Hindustan Times ST (Mumbai) - Live
Rijiju blames Nehru for Kashmir issue, sparks political row
NEW DELHI: Union law minister Kiren Rijiju has stirred a row by accusing India’s first Prime Minister Jawaharlal Nehru of committing “five blunders” that he said hobbled India and created the Kashmir problem, sparking angry rebuttals from Opposition parties.
In an article for News 18 marking Shaurya Diwas, to commemorate the landing of Indian troops at Srinagar airport on October 27, 1947 to evict Pakistan-backed tribesmen from the Valley, Rijiju also said Prime Minister Narendra Modi was attempting to right the mistakes of the past by effectively abrogating Article 370 and integrating the region with the rest of India. “Seven decades were lost due to these Nehruvian blunders & India paid a heavy price… finally history took a turn in 2019 when India First was the only guiding principle,” tweeted Rijiju, referring to the August 2019 decision to scrap Jammu and Kashmir’s special status and bifurcate it into two Union Territories.
In his article, Rijiju claimed that the five mistakes made by Nehru were “rejecting Maharaja Hari Singh’s request for accession in July 1947 itself to advance a personal agenda, declaring the eventual accession as Provisional, approach UNO under Article 35 and NOT Article 51, letting the myth perpetrate that UN mandated plebiscite was in any way an open question and institutionalizing the separatist mindset by creating Article 370”. “What our first PM Nehru did with Kashmir has caused so much tragedy.
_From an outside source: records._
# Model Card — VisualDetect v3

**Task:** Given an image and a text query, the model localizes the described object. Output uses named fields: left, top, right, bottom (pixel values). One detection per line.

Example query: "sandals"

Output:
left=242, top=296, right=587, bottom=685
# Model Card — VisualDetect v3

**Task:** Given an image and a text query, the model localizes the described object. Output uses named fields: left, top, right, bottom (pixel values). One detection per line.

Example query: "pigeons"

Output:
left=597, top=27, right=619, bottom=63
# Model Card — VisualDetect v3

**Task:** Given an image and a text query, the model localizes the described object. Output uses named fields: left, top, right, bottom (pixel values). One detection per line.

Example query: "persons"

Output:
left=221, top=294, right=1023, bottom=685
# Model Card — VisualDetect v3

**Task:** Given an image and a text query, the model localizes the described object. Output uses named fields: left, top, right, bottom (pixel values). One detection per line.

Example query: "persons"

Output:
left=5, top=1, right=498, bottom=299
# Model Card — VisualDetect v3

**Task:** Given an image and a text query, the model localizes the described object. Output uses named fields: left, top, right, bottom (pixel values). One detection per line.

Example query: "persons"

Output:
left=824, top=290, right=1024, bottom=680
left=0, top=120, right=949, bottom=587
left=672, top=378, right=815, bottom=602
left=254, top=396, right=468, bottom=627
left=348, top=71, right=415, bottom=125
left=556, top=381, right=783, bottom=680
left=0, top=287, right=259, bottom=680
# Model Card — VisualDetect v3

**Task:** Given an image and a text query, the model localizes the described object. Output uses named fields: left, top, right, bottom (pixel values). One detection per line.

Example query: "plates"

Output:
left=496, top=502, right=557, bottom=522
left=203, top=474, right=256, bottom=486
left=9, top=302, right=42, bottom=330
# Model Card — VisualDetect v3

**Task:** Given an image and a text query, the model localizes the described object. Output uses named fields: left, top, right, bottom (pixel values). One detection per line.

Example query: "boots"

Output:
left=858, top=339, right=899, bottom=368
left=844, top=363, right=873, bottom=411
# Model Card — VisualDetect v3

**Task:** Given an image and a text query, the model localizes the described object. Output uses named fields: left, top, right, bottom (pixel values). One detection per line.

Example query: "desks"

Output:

It has drained the national wealth. It has taken away the unaccounted lives of the jawans and the civilians. And, because of that blunder, today, Kashmir has unnecessarily become an issue,” he told ANI.
Several Union ministers, including Piyush Goyal, Smriti Irani, Pralhad Joshi, and other BJP leaders such as Maharashtra deputy chief minister Devendra Fadnavis backed Rijiju.
Hitting back, Congress spokesperson Pawan Khera said BJP leaders were students of “WhatsApp nursery” and there was a need for them to revisit history classes. “If all that they are saying is true, how is it that during the Manmohan Singh era targeted killings stopped and 75% of the people participated in the democratic process of elections in the state? We would be happy to get the answer to that,” Khera said.